Could We Achieve AGI Inside 5 Years? NVIDIA’s CEO Jensen Huang Believes It’s Possible

Within the dynamic field of artificial intelligence, the search for Artificial General Intelligence (AGI) represents a pinnacle of innovation, promising to redefine the interplay...

MS reveals a part of 'Customized Co-Pilot'… “Testing in progress… coming soon”

A few of the 'Customized Co-Pilot' that Microsoft (MS) announced in January has been released.
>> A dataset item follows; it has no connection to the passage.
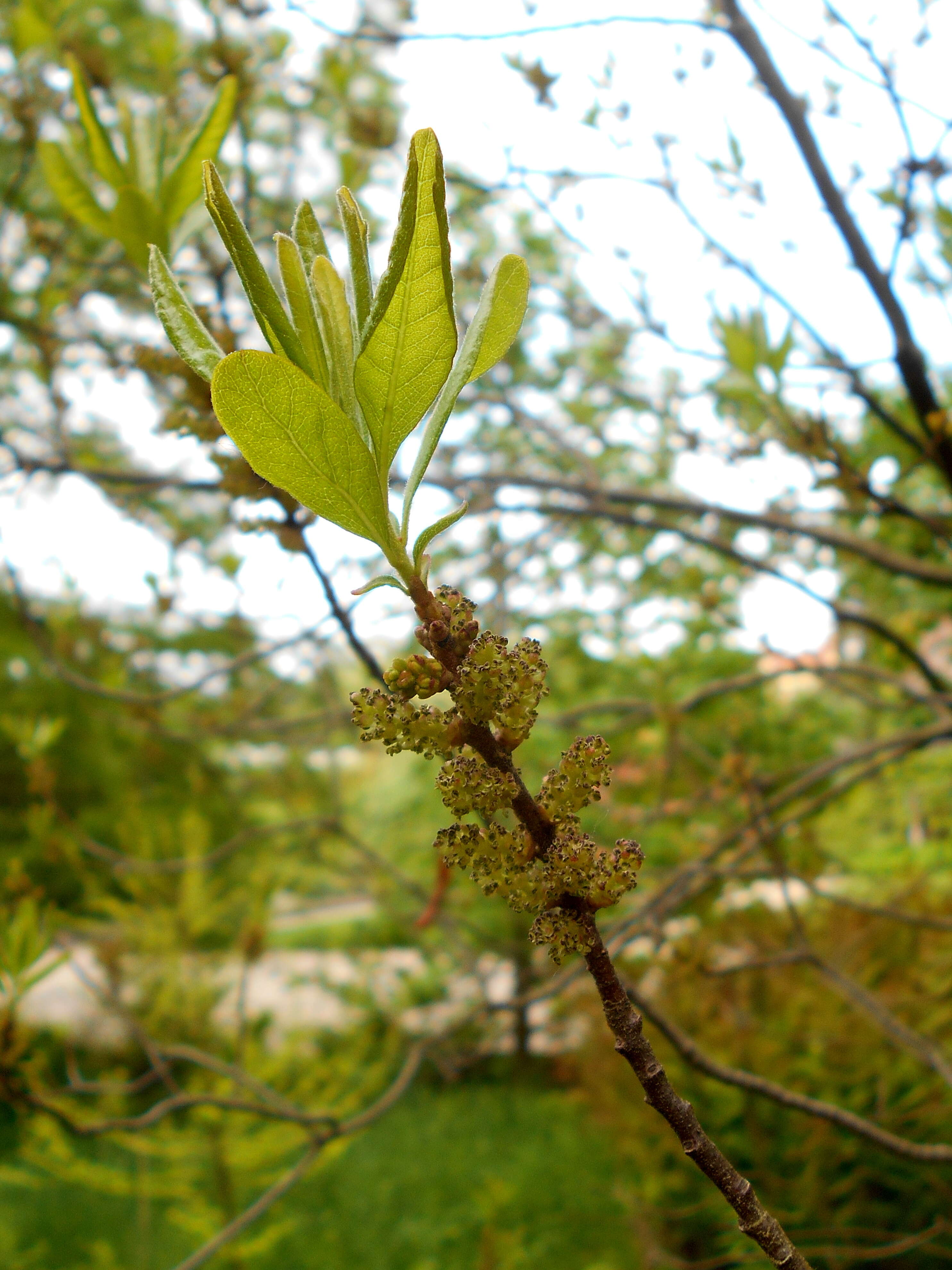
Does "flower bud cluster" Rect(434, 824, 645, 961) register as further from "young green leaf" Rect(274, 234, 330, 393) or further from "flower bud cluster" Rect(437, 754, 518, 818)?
"young green leaf" Rect(274, 234, 330, 393)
In addition they announced that they plan to...

Impact of Rising Sea Levels on Coastal Residential Real Estate Assets

Using scenario based stress testing to discover medium (2050) and long run (2100) sea level rise risksThis project utilizes a scenario based qualitative stress...

Create a speaking and singing video with a single photo…”Produce mouth shapes, facial expressions, and movements.”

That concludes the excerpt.